Source records:

◇ ◇ ◇

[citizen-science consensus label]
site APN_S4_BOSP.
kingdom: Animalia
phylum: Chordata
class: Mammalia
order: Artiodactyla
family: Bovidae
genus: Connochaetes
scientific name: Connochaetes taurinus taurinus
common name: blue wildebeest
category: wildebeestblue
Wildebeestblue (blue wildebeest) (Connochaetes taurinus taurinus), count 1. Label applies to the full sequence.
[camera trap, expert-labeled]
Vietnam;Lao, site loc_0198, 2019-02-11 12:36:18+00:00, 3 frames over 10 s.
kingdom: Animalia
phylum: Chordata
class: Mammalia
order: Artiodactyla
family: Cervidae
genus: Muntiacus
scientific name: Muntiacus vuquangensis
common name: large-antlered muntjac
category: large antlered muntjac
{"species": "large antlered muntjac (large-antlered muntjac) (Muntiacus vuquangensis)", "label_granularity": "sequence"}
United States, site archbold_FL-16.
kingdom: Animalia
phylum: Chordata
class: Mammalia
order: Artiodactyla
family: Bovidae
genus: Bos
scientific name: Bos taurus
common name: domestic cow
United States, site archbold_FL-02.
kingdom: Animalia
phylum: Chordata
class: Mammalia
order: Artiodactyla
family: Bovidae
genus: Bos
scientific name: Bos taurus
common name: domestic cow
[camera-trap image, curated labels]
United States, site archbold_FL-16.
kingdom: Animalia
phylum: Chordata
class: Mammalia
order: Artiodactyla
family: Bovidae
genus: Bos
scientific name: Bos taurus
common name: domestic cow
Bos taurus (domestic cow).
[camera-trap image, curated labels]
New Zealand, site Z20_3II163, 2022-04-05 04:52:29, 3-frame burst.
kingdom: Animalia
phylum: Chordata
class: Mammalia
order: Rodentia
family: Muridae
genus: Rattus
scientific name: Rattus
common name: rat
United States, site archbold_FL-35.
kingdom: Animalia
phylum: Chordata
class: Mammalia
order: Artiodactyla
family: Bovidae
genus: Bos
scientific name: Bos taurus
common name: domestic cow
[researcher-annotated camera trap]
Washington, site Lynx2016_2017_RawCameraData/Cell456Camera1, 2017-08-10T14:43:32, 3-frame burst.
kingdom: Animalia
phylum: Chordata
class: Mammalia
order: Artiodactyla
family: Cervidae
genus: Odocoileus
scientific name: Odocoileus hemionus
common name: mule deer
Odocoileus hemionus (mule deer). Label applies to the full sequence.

◇ ◇ ◇

Work to complete: Tally the lines above that contain the word "trap", and reply with only the number.

Exercise output: 4